_Source texts of formatted documents_.
'''
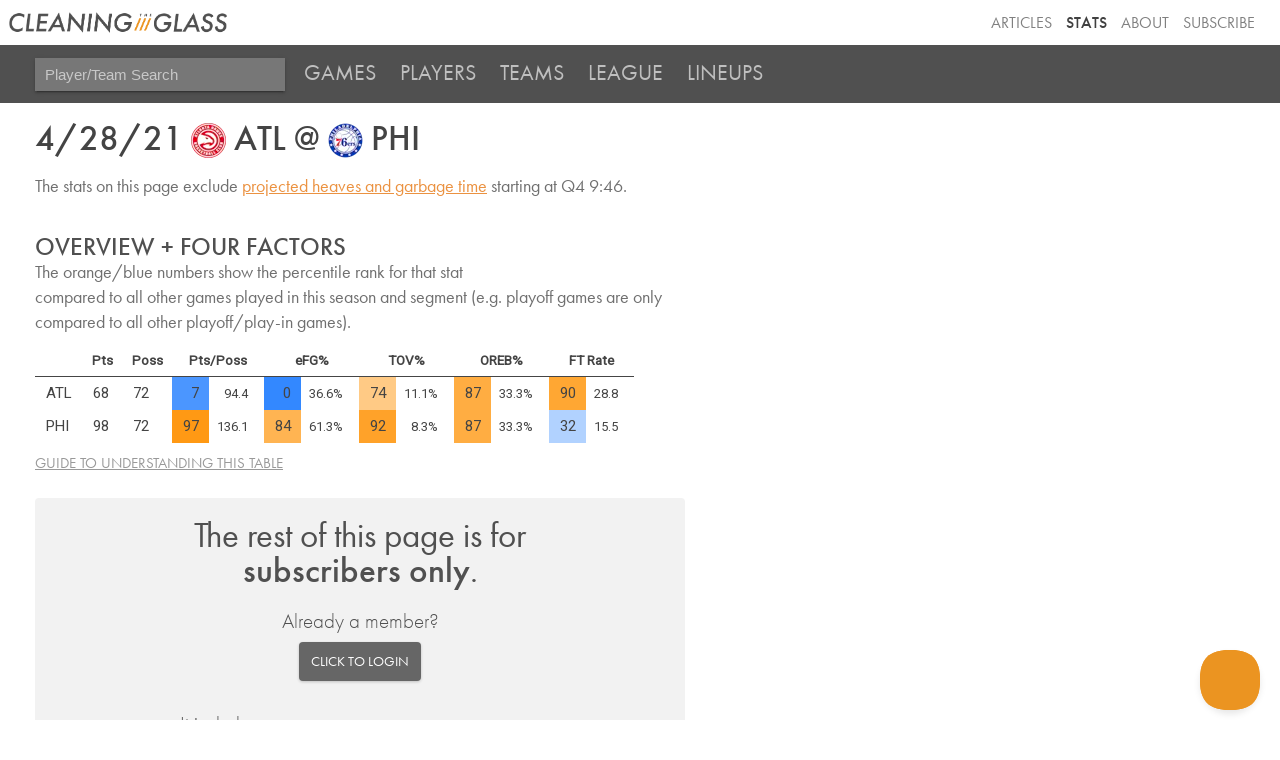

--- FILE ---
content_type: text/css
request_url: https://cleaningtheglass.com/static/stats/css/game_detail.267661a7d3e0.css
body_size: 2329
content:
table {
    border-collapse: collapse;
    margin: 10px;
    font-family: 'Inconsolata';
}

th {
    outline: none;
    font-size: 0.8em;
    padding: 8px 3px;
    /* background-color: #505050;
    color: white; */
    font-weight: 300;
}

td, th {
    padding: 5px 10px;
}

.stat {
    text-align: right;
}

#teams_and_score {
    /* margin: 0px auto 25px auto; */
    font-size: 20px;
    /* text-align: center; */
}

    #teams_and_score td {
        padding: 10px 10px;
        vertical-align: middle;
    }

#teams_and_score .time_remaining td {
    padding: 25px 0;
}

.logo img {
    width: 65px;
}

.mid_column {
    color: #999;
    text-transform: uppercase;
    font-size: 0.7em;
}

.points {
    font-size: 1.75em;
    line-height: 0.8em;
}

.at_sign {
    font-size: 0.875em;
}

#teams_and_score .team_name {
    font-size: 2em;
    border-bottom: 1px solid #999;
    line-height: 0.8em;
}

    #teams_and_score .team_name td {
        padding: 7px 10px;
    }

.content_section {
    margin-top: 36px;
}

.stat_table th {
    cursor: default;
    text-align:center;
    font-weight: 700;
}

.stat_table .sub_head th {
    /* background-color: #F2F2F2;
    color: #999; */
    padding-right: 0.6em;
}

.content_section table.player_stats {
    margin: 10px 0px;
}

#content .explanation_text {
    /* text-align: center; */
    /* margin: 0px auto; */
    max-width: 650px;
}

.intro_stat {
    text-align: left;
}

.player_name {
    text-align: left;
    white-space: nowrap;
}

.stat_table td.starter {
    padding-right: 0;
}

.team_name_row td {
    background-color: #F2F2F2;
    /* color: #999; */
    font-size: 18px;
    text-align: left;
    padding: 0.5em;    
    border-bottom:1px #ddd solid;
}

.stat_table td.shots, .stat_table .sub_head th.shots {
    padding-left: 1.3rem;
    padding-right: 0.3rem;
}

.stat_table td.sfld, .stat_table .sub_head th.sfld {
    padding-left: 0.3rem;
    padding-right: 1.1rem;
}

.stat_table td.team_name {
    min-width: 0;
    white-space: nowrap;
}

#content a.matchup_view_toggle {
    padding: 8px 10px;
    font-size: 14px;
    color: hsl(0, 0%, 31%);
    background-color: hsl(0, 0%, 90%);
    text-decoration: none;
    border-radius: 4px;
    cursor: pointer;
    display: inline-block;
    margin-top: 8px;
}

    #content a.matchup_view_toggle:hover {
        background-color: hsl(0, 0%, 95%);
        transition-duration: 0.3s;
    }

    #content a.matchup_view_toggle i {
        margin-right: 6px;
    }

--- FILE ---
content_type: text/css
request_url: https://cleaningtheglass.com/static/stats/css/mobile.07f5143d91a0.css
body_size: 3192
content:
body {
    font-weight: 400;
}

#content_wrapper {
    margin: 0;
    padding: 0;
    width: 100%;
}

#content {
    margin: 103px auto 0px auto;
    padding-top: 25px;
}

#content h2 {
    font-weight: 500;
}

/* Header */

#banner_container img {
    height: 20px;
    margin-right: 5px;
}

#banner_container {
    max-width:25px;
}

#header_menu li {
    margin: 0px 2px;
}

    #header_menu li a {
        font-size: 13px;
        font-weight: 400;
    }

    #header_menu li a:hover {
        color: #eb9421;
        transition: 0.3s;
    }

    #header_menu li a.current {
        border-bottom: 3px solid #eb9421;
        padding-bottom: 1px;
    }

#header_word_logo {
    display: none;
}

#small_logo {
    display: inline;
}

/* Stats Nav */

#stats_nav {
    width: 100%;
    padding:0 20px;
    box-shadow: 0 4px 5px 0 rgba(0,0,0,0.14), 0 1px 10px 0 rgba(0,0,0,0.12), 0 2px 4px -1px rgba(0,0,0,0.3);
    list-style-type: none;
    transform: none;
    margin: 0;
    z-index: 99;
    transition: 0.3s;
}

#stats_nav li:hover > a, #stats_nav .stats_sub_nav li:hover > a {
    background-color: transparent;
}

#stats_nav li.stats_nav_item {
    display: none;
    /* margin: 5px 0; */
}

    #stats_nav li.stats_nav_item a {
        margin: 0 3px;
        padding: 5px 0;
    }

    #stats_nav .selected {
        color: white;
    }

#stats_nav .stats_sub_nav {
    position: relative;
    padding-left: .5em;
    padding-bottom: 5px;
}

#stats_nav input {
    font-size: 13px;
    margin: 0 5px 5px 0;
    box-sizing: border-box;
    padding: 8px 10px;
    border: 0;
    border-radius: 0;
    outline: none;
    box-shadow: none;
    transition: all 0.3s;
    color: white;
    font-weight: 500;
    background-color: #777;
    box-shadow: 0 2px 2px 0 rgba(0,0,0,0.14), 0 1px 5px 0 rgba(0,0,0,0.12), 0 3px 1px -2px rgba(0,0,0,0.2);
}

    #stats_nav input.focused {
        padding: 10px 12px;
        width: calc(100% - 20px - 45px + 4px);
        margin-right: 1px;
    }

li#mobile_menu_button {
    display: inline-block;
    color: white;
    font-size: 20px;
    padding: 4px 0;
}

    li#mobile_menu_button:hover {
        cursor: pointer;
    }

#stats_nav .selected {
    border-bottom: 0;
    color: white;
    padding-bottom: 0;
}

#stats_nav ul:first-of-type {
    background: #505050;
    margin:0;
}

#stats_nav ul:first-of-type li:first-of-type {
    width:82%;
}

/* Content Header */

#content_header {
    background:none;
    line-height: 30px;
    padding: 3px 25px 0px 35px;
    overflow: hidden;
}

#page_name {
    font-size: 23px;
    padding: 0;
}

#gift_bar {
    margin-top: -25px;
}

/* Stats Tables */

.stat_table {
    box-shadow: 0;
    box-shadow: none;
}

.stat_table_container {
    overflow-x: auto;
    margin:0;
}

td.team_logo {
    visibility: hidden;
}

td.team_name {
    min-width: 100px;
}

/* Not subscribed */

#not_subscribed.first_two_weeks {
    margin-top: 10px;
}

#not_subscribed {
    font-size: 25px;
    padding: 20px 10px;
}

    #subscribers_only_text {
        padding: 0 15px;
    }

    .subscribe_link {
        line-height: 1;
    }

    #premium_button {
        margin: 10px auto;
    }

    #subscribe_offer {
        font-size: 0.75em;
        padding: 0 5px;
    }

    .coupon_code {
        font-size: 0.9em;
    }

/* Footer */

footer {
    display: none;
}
'''
'''
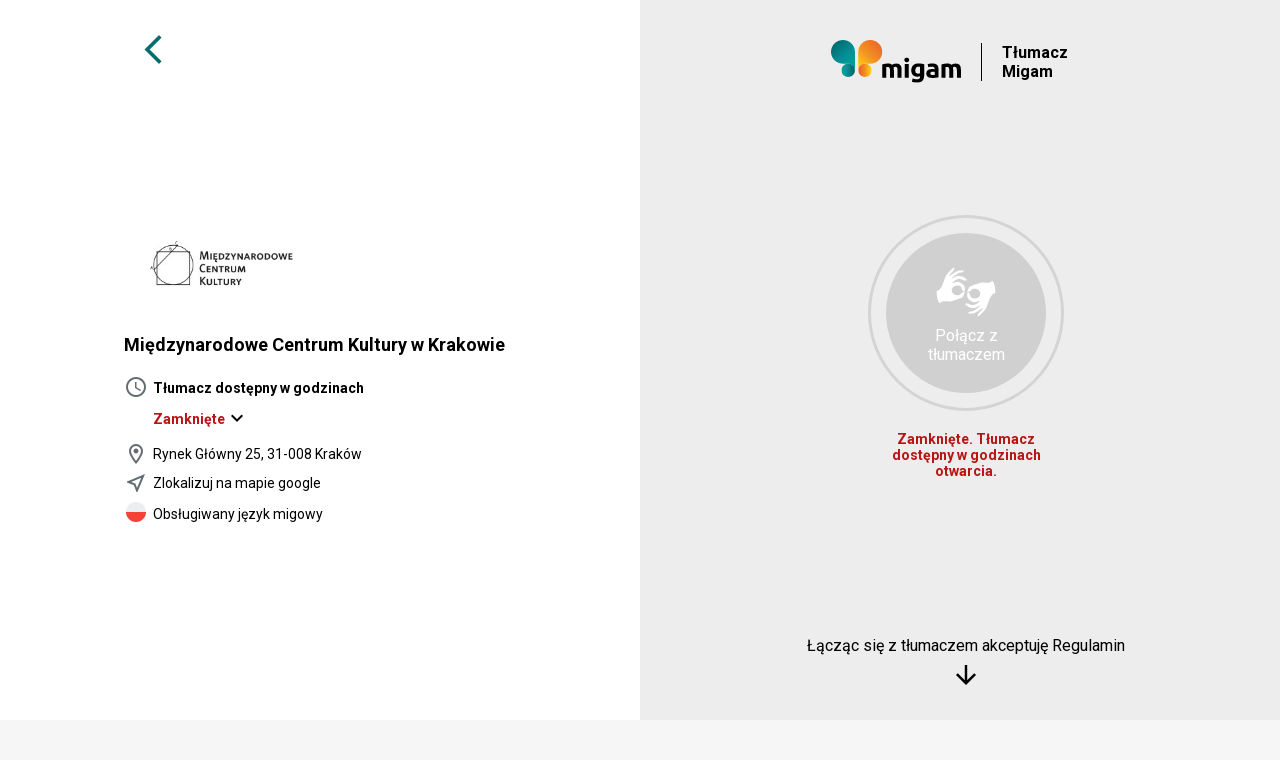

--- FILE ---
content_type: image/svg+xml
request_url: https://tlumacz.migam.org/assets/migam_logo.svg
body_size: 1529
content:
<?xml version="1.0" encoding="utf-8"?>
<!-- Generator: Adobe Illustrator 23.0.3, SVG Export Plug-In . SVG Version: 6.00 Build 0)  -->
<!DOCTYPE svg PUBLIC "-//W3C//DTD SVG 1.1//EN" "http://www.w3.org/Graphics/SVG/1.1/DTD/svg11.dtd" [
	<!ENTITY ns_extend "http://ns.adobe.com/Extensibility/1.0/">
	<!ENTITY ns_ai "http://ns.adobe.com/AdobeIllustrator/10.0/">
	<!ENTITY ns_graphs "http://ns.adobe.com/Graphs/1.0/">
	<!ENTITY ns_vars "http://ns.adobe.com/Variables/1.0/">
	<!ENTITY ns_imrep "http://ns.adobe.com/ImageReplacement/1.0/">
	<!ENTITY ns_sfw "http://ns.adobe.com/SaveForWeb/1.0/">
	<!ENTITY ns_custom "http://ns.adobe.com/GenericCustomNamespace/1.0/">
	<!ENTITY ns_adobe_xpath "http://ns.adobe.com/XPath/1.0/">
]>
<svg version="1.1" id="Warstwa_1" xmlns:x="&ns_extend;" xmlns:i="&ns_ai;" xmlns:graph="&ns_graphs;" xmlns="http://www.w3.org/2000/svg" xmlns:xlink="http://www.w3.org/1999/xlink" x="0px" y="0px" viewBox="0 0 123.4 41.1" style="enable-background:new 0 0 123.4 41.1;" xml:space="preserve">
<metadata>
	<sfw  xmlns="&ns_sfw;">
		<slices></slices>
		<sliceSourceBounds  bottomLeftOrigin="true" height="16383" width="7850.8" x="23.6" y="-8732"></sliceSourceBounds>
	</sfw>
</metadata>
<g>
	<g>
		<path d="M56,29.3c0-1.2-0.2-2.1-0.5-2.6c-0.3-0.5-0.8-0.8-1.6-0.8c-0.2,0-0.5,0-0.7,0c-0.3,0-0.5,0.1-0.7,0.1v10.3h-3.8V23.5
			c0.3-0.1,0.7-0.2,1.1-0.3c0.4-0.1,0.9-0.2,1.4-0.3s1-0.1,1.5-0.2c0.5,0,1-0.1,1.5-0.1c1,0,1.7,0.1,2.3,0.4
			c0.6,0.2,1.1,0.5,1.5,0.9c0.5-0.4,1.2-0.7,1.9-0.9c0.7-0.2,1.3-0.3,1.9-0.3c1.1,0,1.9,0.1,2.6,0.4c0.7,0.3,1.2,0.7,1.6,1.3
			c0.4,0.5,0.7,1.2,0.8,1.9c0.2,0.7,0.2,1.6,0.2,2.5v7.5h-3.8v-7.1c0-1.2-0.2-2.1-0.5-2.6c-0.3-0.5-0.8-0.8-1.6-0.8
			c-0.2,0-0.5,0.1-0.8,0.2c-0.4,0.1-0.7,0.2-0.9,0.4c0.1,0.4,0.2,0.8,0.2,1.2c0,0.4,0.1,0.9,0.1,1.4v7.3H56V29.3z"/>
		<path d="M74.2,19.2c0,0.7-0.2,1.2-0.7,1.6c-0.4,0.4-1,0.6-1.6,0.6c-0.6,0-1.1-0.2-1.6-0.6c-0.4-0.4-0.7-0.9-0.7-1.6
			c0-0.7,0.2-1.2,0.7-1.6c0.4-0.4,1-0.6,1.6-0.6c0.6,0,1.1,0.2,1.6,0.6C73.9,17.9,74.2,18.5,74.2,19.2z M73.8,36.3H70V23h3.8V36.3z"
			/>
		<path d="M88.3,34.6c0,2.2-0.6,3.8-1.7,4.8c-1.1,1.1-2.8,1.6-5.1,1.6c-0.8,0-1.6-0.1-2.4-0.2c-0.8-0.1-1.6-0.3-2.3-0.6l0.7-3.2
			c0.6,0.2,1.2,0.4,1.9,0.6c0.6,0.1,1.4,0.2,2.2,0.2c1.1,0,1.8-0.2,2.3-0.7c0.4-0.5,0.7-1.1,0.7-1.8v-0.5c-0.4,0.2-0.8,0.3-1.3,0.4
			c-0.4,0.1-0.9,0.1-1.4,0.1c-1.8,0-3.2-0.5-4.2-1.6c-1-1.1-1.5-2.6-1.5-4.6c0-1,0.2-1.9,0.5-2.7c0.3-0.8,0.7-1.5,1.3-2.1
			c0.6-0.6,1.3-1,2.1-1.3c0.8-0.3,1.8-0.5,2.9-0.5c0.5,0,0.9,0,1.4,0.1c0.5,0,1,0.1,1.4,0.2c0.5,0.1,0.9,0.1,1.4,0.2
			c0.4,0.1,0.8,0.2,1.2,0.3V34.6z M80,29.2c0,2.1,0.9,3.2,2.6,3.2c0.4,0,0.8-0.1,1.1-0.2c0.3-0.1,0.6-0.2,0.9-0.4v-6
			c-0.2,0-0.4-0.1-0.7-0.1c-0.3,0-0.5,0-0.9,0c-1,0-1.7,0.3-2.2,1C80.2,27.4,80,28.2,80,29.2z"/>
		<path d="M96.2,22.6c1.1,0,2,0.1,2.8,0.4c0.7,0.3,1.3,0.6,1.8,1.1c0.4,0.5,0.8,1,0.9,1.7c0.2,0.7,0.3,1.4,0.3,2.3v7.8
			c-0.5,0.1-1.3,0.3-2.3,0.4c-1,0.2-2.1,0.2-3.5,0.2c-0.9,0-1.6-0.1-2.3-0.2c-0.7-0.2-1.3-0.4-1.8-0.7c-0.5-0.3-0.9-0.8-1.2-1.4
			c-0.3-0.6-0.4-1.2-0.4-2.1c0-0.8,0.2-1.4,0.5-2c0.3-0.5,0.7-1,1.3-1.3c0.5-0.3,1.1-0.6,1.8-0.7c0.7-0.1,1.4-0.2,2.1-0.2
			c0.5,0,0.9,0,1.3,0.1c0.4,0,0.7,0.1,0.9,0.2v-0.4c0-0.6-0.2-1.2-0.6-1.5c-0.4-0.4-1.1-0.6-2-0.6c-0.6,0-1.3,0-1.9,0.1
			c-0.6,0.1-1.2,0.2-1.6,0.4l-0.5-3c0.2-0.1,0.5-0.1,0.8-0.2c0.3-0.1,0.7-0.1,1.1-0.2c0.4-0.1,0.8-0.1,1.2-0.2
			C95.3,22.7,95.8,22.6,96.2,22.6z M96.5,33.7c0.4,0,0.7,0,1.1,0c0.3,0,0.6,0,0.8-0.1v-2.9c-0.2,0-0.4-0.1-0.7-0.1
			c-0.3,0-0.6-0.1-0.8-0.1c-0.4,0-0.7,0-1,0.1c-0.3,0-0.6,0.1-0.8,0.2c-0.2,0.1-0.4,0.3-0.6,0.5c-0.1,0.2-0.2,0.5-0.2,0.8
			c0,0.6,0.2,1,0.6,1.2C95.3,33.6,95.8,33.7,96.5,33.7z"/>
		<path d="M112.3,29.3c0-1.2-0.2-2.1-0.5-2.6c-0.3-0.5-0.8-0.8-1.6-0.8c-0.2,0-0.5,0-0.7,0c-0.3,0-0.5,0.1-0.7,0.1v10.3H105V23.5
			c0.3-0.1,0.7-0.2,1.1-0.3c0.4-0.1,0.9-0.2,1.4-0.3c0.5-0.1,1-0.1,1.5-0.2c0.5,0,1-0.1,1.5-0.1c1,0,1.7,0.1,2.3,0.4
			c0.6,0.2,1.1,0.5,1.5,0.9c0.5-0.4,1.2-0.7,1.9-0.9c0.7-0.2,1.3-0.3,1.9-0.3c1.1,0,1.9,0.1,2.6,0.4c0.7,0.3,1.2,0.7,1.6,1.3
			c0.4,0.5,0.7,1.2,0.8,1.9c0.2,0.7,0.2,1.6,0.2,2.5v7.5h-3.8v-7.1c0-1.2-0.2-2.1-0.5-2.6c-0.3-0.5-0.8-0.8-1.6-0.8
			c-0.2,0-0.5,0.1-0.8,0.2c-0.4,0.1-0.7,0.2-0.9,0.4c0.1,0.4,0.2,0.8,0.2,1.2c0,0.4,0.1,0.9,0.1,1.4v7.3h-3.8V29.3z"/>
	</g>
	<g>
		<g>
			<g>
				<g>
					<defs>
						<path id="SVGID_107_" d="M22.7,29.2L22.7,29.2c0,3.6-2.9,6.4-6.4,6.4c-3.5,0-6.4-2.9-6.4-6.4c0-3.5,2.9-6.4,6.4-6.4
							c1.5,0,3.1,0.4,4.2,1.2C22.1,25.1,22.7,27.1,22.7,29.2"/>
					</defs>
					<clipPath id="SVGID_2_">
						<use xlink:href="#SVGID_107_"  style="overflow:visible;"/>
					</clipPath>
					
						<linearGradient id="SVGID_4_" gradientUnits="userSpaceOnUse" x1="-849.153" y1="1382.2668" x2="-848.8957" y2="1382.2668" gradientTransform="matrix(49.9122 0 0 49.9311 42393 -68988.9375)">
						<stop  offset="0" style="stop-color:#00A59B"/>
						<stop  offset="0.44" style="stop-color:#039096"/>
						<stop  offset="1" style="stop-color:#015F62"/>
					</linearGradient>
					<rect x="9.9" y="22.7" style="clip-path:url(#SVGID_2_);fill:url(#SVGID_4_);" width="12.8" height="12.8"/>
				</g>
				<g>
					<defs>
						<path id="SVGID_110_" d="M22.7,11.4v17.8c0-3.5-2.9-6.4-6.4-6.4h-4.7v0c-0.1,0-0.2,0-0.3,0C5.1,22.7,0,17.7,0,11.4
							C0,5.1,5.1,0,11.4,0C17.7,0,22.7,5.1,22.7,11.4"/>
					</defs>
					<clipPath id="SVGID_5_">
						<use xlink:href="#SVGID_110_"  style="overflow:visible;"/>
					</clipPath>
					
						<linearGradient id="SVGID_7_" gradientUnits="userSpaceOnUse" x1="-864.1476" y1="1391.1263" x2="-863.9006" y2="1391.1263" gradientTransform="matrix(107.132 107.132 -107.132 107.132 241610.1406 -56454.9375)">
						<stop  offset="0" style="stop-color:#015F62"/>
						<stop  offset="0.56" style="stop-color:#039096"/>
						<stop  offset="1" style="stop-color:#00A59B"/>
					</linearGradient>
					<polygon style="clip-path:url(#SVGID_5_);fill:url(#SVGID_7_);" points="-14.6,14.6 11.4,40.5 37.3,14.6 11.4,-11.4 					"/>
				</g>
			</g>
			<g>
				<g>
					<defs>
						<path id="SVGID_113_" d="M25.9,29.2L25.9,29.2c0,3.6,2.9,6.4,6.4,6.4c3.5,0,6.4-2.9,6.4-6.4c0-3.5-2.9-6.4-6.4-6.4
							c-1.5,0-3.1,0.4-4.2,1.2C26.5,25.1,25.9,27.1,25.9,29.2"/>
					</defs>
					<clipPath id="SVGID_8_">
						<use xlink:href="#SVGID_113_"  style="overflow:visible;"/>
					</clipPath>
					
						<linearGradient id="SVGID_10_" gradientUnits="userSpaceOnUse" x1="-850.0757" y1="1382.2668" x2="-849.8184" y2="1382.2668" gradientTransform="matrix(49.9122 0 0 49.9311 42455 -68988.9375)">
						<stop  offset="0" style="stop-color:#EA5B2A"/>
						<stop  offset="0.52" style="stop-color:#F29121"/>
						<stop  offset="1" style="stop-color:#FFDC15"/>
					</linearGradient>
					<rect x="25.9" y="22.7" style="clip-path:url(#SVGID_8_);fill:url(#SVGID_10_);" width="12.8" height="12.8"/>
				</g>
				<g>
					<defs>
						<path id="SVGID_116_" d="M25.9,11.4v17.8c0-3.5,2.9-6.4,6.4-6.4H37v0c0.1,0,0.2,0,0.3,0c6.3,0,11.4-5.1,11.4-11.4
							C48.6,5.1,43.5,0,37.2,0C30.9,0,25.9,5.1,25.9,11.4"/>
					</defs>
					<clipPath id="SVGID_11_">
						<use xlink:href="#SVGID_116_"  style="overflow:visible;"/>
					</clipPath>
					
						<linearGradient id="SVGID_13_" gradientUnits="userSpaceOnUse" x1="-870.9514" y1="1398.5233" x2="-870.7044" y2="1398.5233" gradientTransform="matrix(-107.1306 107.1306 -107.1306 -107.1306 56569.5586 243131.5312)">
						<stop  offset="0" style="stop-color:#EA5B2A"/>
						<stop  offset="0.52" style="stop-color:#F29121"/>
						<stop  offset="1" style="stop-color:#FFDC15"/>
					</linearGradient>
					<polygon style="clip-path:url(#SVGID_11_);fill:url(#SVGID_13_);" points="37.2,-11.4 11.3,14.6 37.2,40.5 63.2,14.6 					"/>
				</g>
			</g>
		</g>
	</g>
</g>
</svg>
'''
_Task goal_.
Count up every line above that has the word "cursor" in it; answer with the number alone.

_Response to the task_.
3